(The data Opens)
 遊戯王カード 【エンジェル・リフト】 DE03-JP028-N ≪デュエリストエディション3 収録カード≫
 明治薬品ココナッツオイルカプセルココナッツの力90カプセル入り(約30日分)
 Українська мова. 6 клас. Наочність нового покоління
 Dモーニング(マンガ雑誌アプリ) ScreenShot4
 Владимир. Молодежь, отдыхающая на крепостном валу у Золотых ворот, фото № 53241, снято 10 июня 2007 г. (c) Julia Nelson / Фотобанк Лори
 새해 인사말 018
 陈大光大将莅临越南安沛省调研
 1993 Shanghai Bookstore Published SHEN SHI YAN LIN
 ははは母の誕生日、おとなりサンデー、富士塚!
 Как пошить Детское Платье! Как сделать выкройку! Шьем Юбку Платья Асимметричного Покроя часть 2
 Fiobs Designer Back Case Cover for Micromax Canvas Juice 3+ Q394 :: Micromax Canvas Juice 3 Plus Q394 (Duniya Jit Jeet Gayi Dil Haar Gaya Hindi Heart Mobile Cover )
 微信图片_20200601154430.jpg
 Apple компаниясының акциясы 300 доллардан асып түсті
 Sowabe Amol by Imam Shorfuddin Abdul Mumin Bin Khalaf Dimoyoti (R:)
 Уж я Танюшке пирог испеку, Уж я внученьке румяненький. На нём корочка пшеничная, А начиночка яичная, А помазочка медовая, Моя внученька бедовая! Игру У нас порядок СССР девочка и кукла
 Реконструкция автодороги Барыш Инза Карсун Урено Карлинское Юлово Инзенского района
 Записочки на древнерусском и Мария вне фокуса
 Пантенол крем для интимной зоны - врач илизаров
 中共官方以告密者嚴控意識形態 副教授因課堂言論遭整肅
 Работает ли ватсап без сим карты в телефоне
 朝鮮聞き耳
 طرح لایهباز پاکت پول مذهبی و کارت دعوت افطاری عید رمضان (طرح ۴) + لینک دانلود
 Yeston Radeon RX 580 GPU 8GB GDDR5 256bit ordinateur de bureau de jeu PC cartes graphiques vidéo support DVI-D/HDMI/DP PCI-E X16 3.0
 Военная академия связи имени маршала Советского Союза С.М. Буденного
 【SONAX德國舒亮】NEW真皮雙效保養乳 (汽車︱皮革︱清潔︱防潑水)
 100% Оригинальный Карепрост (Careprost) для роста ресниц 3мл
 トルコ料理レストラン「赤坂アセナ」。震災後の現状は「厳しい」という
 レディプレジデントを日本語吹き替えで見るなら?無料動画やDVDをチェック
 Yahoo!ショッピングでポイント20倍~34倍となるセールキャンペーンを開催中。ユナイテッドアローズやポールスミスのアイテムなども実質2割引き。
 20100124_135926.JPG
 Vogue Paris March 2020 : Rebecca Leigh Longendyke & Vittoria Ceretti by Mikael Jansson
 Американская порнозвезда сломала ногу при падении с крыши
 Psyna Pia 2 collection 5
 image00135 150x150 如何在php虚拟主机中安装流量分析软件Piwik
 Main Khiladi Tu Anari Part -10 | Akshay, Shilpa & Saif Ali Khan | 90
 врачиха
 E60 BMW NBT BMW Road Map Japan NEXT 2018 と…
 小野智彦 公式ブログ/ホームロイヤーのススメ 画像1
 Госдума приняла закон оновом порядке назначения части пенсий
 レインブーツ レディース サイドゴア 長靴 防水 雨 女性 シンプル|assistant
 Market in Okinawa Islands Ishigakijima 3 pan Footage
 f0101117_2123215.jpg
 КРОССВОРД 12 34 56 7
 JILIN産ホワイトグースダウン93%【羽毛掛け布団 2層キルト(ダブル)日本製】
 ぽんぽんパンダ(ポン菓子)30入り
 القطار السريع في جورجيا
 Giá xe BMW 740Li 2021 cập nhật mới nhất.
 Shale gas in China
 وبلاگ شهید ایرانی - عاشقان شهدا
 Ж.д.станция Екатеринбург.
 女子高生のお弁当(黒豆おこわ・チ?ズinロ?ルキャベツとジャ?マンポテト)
(The data Closes)
Each entry above is to be transcribed exactly as it was written.

Task solution:
 遊戯王カード 【エンジェル・リフト】 DE03-JP028-N ≪デュエリストエディション3 収録カード≫
 明治薬品ココナッツオイルカプセルココナッツの力90カプセル入り(約30日分)
 Українська мова. 6 клас. Наочність нового покоління
 Dモーニング(マンガ雑誌アプリ) ScreenShot4
 Владимир. Молодежь, отдыхающая на крепостном валу у Золотых ворот, фото № 53241, снято 10 июня 2007 г. (c) Julia Nelson / Фотобанк Лори
 새해 인사말 018
 陈大光大将莅临越南安沛省调研
 1993 Shanghai Bookstore Published SHEN SHI YAN LIN
 ははは母の誕生日、おとなりサンデー、富士塚!
 Как пошить Детское Платье! Как сделать выкройку! Шьем Юбку Платья Асимметричного Покроя часть 2
 Fiobs Designer Back Case Cover for Micromax Canvas Juice 3+ Q394 :: Micromax Canvas Juice 3 Plus Q394 (Duniya Jit Jeet Gayi Dil Haar Gaya Hindi Heart Mobile Cover )
 微信图片_20200601154430.jpg
 Apple компаниясының акциясы 300 доллардан асып түсті
 Sowabe Amol by Imam Shorfuddin Abdul Mumin Bin Khalaf Dimoyoti (R:)
 Уж я Танюшке пирог испеку, Уж я внученьке румяненький. На нём корочка пшеничная, А начиночка яичная, А помазочка медовая, Моя внученька бедовая! Игру У нас порядок СССР девочка и кукла
 Реконструкция автодороги Барыш Инза Карсун Урено Карлинское Юлово Инзенского района
 Записочки на древнерусском и Мария вне фокуса
 Пантенол крем для интимной зоны - врач илизаров
 中共官方以告密者嚴控意識形態 副教授因課堂言論遭整肅
 Работает ли ватсап без сим карты в телефоне
 朝鮮聞き耳
 طرح لایهباز پاکت پول مذهبی و کارت دعوت افطاری عید رمضان (طرح ۴) + لینک دانلود
 Yeston Radeon RX 580 GPU 8GB GDDR5 256bit ordinateur de bureau de jeu PC cartes graphiques vidéo support DVI-D/HDMI/DP PCI-E X16 3.0
 Военная академия связи имени маршала Советского Союза С.М. Буденного
 【SONAX德國舒亮】NEW真皮雙效保養乳 (汽車︱皮革︱清潔︱防潑水)
 100% Оригинальный Карепрост (Careprost) для роста ресниц 3мл
 トルコ料理レストラン「赤坂アセナ」。震災後の現状は「厳しい」という
 レディプレジデントを日本語吹き替えで見るなら?無料動画やDVDをチェック
 Yahoo!ショッピングでポイント20倍~34倍となるセールキャンペーンを開催中。ユナイテッドアローズやポールスミスのアイテムなども実質2割引き。
 20100124_135926.JPG
 Vogue Paris March 2020 : Rebecca Leigh Longendyke & Vittoria Ceretti by Mikael Jansson
 Американская порнозвезда сломала ногу при падении с крыши
 Psyna Pia 2 collection 5
 image00135 150x150 如何在php虚拟主机中安装流量分析软件Piwik
 Main Khiladi Tu Anari Part -10 | Akshay, Shilpa & Saif Ali Khan | 90
 врачиха
 E60 BMW NBT BMW Road Map Japan NEXT 2018 と…
 小野智彦 公式ブログ/ホームロイヤーのススメ 画像1
 Госдума приняла закон оновом порядке назначения части пенсий
 レインブーツ レディース サイドゴア 長靴 防水 雨 女性 シンプル|assistant
 Market in Okinawa Islands Ishigakijima 3 pan Footage
 f0101117_2123215.jpg
 КРОССВОРД 12 34 56 7
 JILIN産ホワイトグースダウン93%【羽毛掛け布団 2層キルト(ダブル)日本製】
 ぽんぽんパンダ(ポン菓子)30入り
 القطار السريع في جورجيا
 Giá xe BMW 740Li 2021 cập nhật mới nhất.
 Shale gas in China
 وبلاگ شهید ایرانی - عاشقان شهدا
 Ж.д.станция Екатеринбург.
 女子高生のお弁当(黒豆おこわ・チ?ズinロ?ルキャベツとジャ?マンポテト)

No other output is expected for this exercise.